After graduating from New Mexico State University with a Bachelor of Science degree in Computer Science and a minor in Mathematics, Kaye spent the next three years with Lockheed Martin in the company’s Engineering Leadership Development Program, completing rotations in software engineering, firmware engineering, and systems engineering. He also enrolled at Stanford University where he earned a Masters degree in Computer Science. Kaye was then accepted in a highly competitive, one-year corporate rotation program at Lockheed Martin’s headquarters in Bethesda, MD, where he worked with top executives on advancing the overall function, operation, and visibility of corporate efforts throughout the company. Through this program, Kaye made strong connections with a group that was enhancing Lockheed Martin’s systems and software solutions through workforce and product development, the Systems & Software Initiative. He worked with the Systems & Software Initiative for two years, telecommuting from New York City.

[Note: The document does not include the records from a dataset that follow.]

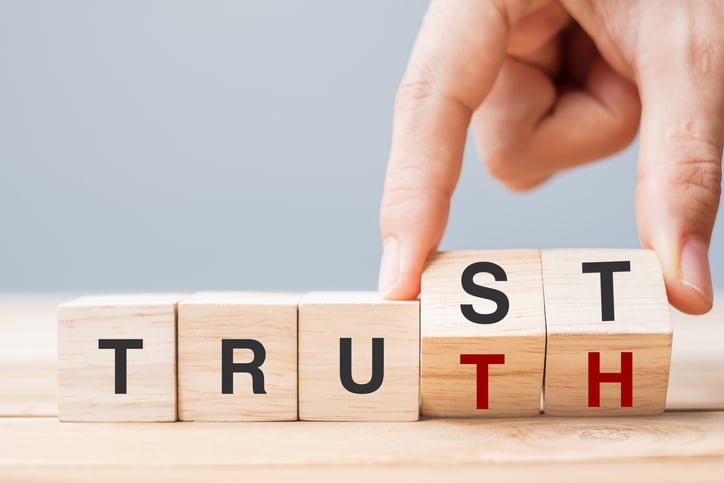 The word "Truth" and "Trust" being written out by wooden blocks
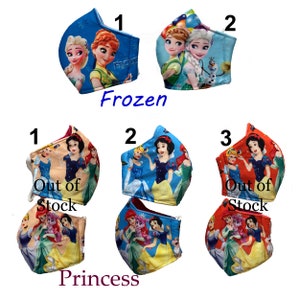 May include: A set of six fabric face masks featuring Disney Princesses and Frozen characters. The masks are blue, red, and white with various princess characters. The masks are labeled with numbers 1, 2, and 3. Some masks are labeled "Out of Stock".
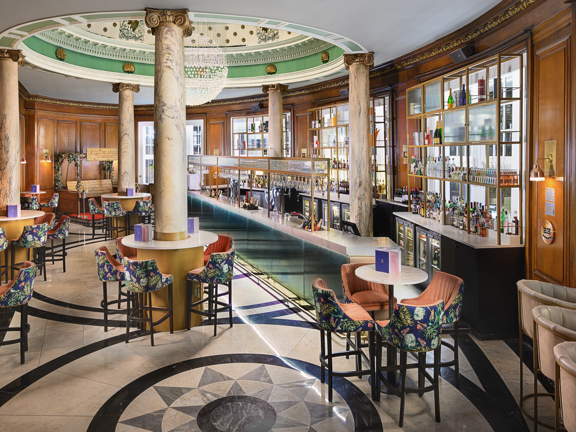 Heritage bar in voco Grand Central Hotel - marble flooring,  wood panelling, glass and golden mental gantry, occasional seating, bar stools with floral velvet coverings, marble pillars and giant crystal chandelier.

After that two-year rotation, Kaye was faced with a decision — to relocate and stay with Lockheed Martin or to start his own business. Kaye decided to start his own business, something that he had always wanted to do. “Sometimes you just need a sign” Kaye says.
Mentoring relationships have played a key role throughout Kaye’s education and early career. While at Lockheed Martin, he had the opportunity to do a lot of “reverse mentoring” to executives regarding their online brand presence and other social media issues. He found that executives had a lot of interest in the subject, but that their busy and hectic schedules prevented them from fully understanding the potential of social media tools.
Armed with the knowledge that—just like corporate executives—every professional has a ”brand” to “market” and career goals to advance, and that many people can benefit from a “mentor” to show them how, Kaye launched T4Execs on July 1, 2011. The company’s first product, a social media training package, helps individuals actively shape their online reputation.
“Everyone should view themselves as the ‘CEO’ of their personal brand,” Kaye explains. “T4Execs provides social media training to teach busy individuals at all levels and from all professions how to promote that brand.” The training package shows how to receive and retrieve relevant research and news quickly and efficiently and manage and share information in ways that enhance users’ reputations as thought leaders. It also provides tips on how to engage others—including peers, colleagues, employees— both by providing information and by collecting ideas.
Kaye indicates that the Entry Point! program has made a significant impact in his life, providing not only opportunities to overcome the many barriers he once saw in the world, but also the inspiration for the T4Execs business model. Now, Kaye has decided to “give back” to AAAS and Entry Point!. Through his gifts, he hopes to create more opportunities within the program and, in turn, attract more people with disabilities to science, technology, engineering and mathematics fields.